Sadly, despite all analysis and examination of details, the main reason that FLUDD was a bad idea from the start was that he did not have a place in a Mario game. The initial idea of Mario with a squirt gun, from the inception of Sunshine, was created with disregard for how out of character and strange that would be in Mario’s world. In his retrospective on Super Mario Sunshine, Chris Schilling wonders, “whether Galaxy's about-turn represents an evolutionary dead-end. I certainly don't think I'm the only one wondering what Nintendo could do with a Mario that learned from Sunshine's mistakes instead of walking away from them.,” not realizing that Nintendo indeed had learned from Sunshine’s mistakes. The Mario franchise is well-established, and unfortunately, the lesson that Nintendo learned the hard way is that people would prefer iteration to deviation. FLUDD, symbolic of the radical departure from traditional gameplay, is nowhere to be seen in the new games, and neither is the same level of wild change. The most recent games have not strayed far from the Mario formula, those being New Super Mario Bros. and Super Mario 3D series. Foregoing the unique landscapes from Super Mario 64, Sunshine, and Galaxy, the environments are now mostly composed of basic block structures made just for platforming, reminiscent of those found in the early 2D Mario games and Sunshine’s challenge stages.

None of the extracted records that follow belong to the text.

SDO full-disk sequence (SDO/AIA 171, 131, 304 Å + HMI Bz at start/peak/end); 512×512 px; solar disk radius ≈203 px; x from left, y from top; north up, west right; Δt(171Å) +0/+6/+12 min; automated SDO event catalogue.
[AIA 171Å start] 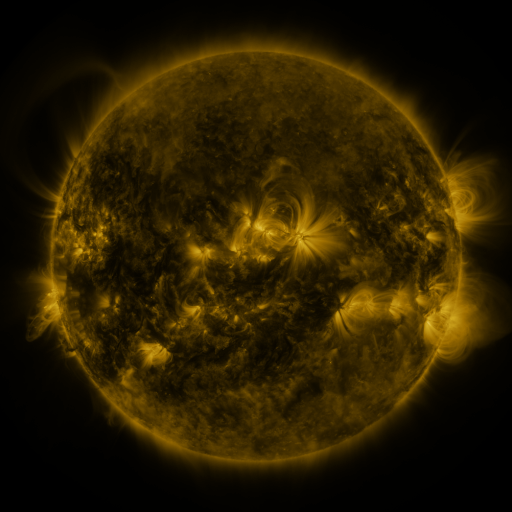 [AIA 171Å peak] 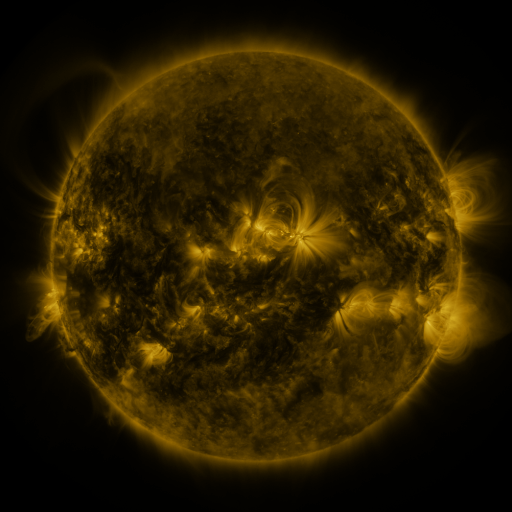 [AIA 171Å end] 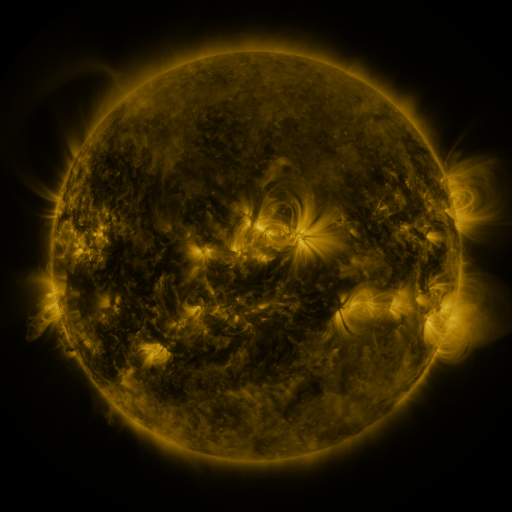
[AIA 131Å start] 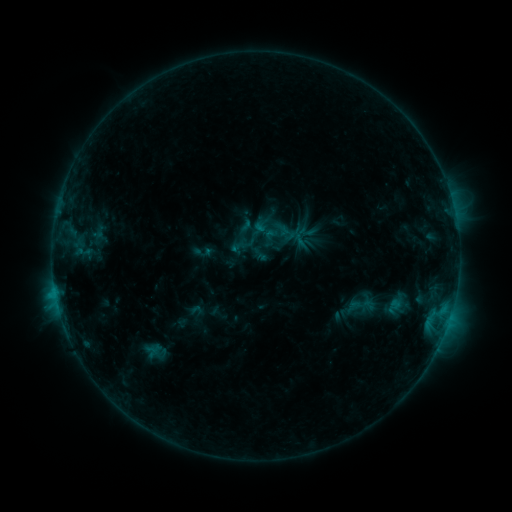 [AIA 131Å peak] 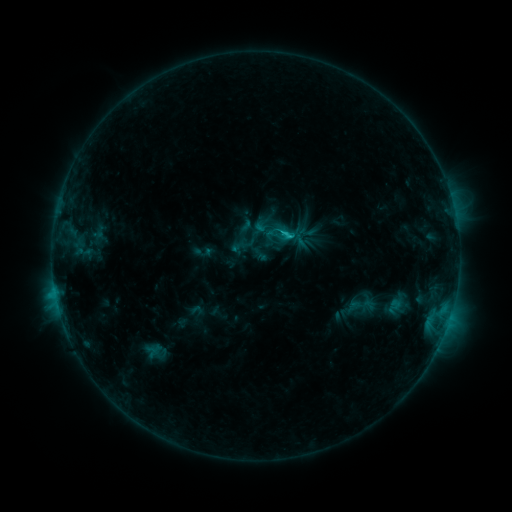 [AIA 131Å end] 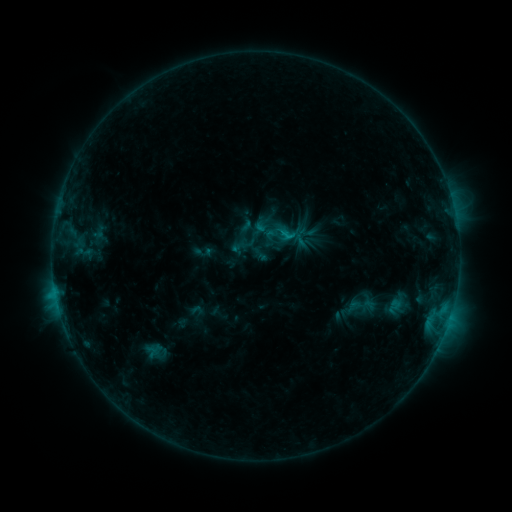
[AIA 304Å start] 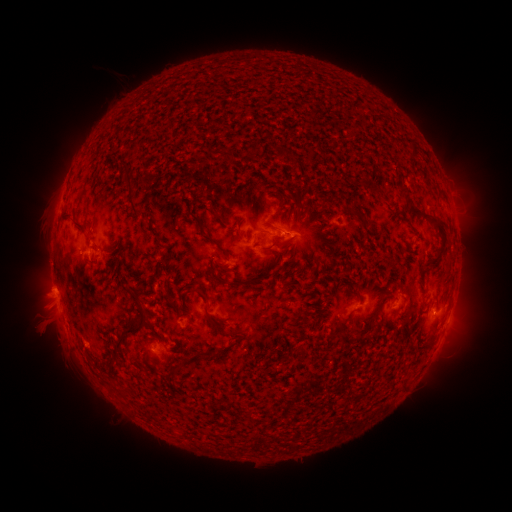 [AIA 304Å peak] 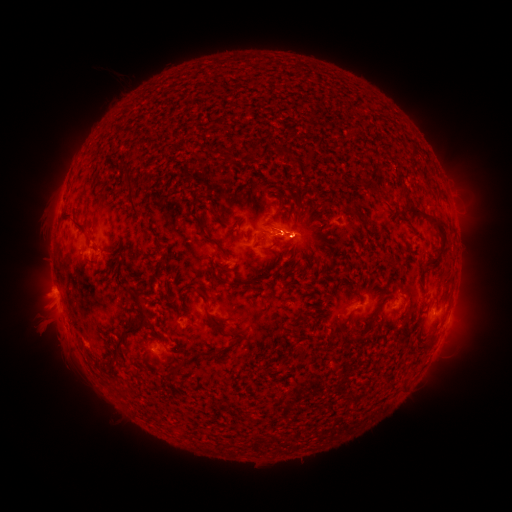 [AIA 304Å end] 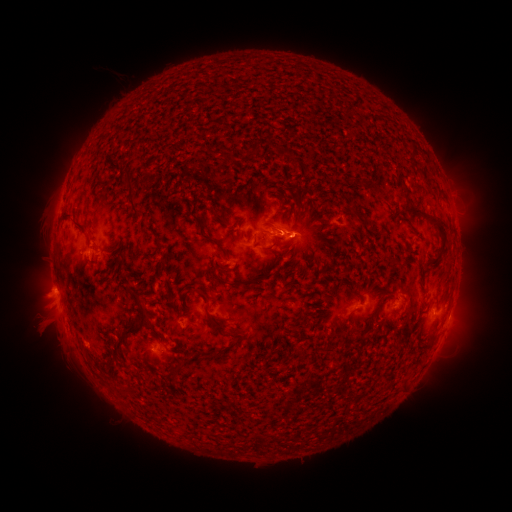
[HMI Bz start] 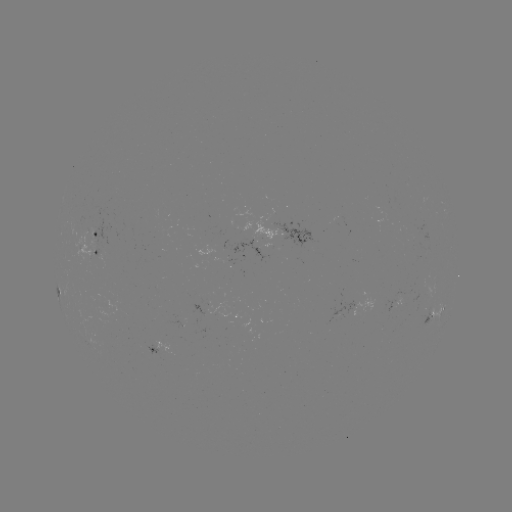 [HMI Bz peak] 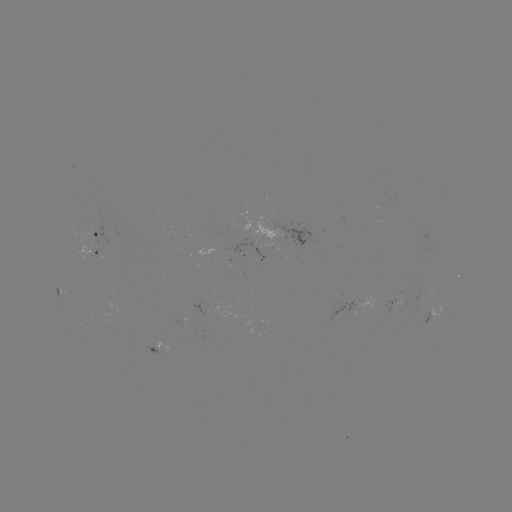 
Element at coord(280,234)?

So why the uninspired and old level designs? They were able to improve or at least shake up the Mario formula with Sunshine by ensuring that the essence of Mario was there in the Hover Nozzle and the challenge stages, but every new inclusion was a risk. In an effort to avoid another FLUDD fiasco, Nintendo realized what many major studios, of both games and movies, have: when franchises are involved, people don’t like change.

 

Bibliography

Interview. Gamercubicle. GamingFog, 2001. Web. 1 Dec. 2014. <http://www.gamecubicle.com/interview-super_mario_sunshine.htm>;.

“The Making Of Super Mario 64 – Full Giles Goddard Interview (NGC) | Pixelatron - Website of Mark Green: Web Content Guy, Writer and Editor.” N.p., n.d. Web. 1 Dec. 2014.

Mirabella III, Fran. “Super Mario Sunshine Review.” IGN. N.p., n.d. Web. 1 Dec. 2014.

Miyamoto, Shigeru, Takashi Tezuka, and Yoshiaki Koizumi. "Super Mario Sunshine Interview."

Schilling, Chris. “Super Mario Sunshine Retrospective.” Eurogamer.net. N.p., n.d. Web. 24 Nov. 2014.